I’m certain Harry doesn’t need any more alcohol in his bloodstream.

It’s just gone ten and the party in the marquee is in full swing. The bass from the music thrums through the house, vibrating the window frames and the silverware and vases on the sideboards. Colourful disco lights pierce the pitch black of the Hooke Manor grounds.

When I get back to my room, Harry’s perched on the end of the bed. He’s wearing an old T-shirt I got when Mathias had leftover stock from a VIP meet ’n’ greet last year. Harry’s shirt, suit trousers, and socks lie crumpled on my rug, and his freckly legs are bare.

“That’s Mathias’s T-shirt, by the way,” I tell him.

The speed at which Harry removes the shirt and tosses it across the room should be studied and replicated by aeronautical engineers. “Ew.”

“Put a movie on, then,” I say, dumping the contraband on the bed and tossing him the remote, before crossing back into my closet and changing into my PJs. I find a plain black LAbrUM T-shirt that’s oversized on me so will probably reach down to Harry’s knees.

He’s sitting with his back against the headboard, a can of zero beer in one hand and the remote in the other. He stashes the remote on the bedside table and looks up at me. I throw the T-shirt to him.

“It’s mine. You don’t need to worry about sleeping in Mathias’s clothes.”

A black and white procession of funeral cars driving through a 1920’s Chicago street flickers on the TV screen. There are sirens, and then lots of pistols being fired, and suddenly we’re in a car chase.

“Some Like It Hot?” I phrase it like a question. It’s obviously Some Like It Hot. I must have watched this movie over a thousand times. What I meant to ask him was, why? Why would he choose this movie?

He seems to understand my unspoken words. “You’re sad, right? Like, clinically, depressively sad?”

I have a sudden, almost overwhelming urge to cry. He remembered.

I don’t say anything else, I just climb into the bed beside him and grab a beer and a handful of nuts.

“These pretzels are shit, by the way,” Harry says.

“They’re vegan,” I reply. “Do you want to wake up covered in faecal matter?”

“Yeah, no. I really don’t.”

We’re quiet for a bit as we watch Joe and Jerry playing sax and double bass in a cool jazz bar while the crims all drink milk around a tiny table.

“Hey, Lan?” Harry doesn’t turn to look at me. He keeps his eyes trained on the screen. “Did your dad make you take the job at his place?”
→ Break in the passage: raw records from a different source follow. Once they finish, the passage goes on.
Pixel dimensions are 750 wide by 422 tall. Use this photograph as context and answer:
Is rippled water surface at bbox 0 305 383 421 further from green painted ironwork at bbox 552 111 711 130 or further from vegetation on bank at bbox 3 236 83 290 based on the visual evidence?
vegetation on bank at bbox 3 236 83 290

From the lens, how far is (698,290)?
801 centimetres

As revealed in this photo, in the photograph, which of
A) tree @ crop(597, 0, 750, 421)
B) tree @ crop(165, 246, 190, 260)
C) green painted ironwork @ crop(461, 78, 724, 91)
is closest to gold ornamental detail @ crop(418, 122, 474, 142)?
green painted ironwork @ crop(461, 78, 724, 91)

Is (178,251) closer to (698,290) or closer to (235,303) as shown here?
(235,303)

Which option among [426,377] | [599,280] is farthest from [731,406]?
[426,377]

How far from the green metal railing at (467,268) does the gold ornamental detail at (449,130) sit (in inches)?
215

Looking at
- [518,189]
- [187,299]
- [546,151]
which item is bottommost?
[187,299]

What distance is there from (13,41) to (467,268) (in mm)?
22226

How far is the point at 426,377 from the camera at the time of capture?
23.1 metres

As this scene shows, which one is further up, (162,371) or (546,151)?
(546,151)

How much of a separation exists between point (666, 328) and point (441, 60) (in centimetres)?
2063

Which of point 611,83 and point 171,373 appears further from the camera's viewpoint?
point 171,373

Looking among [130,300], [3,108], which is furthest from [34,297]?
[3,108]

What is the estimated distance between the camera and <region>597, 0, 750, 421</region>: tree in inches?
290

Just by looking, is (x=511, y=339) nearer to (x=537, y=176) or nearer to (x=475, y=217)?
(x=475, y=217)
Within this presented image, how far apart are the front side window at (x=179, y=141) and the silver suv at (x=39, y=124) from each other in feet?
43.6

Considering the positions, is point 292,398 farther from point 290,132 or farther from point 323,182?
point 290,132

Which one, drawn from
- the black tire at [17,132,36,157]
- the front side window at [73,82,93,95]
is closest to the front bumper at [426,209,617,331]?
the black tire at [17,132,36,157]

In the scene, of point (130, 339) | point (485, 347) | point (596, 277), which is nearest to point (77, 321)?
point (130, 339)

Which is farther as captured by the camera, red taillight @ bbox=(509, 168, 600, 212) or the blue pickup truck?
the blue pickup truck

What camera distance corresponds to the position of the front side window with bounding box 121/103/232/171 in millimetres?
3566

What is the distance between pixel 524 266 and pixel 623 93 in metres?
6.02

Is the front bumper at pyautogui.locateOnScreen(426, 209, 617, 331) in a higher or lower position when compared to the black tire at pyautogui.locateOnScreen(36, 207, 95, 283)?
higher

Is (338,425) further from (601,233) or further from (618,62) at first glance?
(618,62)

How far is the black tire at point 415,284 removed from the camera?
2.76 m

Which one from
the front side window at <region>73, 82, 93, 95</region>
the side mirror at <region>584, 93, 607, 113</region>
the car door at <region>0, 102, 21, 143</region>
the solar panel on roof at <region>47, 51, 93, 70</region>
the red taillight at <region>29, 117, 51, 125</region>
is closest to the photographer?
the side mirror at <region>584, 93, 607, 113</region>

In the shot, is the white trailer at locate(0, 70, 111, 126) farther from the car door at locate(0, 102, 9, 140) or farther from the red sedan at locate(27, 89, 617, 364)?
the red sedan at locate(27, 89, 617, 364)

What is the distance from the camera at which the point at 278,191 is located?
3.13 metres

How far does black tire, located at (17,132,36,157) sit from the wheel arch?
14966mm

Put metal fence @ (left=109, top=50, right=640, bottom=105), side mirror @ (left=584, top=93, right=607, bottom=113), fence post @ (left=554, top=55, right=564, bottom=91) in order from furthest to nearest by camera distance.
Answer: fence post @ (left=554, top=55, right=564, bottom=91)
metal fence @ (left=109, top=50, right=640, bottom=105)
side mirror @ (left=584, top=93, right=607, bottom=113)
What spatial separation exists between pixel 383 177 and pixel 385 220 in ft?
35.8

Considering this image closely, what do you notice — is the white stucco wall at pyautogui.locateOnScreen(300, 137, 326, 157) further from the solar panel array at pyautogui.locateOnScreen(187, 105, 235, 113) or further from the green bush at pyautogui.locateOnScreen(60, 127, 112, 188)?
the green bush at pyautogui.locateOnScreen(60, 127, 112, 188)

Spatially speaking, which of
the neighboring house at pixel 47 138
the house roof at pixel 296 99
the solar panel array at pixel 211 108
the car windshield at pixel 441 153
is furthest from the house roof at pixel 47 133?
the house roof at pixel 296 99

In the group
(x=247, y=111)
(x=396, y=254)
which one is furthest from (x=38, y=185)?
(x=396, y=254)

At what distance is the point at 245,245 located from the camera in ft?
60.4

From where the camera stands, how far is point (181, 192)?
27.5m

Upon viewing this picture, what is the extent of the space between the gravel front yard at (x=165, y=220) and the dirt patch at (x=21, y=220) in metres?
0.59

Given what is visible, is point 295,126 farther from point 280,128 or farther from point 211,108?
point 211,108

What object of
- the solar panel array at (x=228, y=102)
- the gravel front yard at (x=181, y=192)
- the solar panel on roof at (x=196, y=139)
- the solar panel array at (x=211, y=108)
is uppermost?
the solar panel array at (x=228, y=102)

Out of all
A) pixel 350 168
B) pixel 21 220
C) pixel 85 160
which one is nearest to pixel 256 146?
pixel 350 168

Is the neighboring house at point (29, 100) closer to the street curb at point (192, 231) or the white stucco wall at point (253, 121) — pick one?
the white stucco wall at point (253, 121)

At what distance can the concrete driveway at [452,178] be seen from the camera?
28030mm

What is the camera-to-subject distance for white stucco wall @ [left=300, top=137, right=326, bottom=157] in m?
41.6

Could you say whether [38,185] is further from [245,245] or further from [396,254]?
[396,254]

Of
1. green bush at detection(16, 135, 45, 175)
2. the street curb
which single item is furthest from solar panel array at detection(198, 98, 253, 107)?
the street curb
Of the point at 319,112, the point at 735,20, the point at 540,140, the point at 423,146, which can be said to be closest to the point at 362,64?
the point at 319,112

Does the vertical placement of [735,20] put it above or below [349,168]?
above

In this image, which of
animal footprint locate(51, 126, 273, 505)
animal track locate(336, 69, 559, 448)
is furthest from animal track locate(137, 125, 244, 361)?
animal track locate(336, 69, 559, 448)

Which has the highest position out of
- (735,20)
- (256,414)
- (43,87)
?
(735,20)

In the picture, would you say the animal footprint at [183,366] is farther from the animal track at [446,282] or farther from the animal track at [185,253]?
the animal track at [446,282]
“He cut me off. Told me I need to start contributing to the family if I want to stay part of it.”

“That’s . . . rough.”

“Thanks.”

“Why don’t you just get a different job . . . like doing something you actually enjoy?”

I have thought about it, but in all honesty, where would I even begin? I have no formal training for anything, so I’d have to start at the entry level. I googled national minimum wage, and I don’t know how folk are supposed to survive on that. How do they pay their bills? Where do they shop?

“What would I do?” I ask him instead.

He shrugs. “Maybe you could become an official toilet paper tester.”

“Don’t make me laugh,” I say, genuinely fighting a smile. “I hate it when people I hate make me laugh.”

“Do you ever think about the night we first met?”

“Never. Do you?” I’m lying.

“No,” he says, too quickly. “I wish I never met you.”

“Same, girl.”

But Harry’s cheeks puff out into a smile, his lips tick up at the corner, and his eyes crinkle.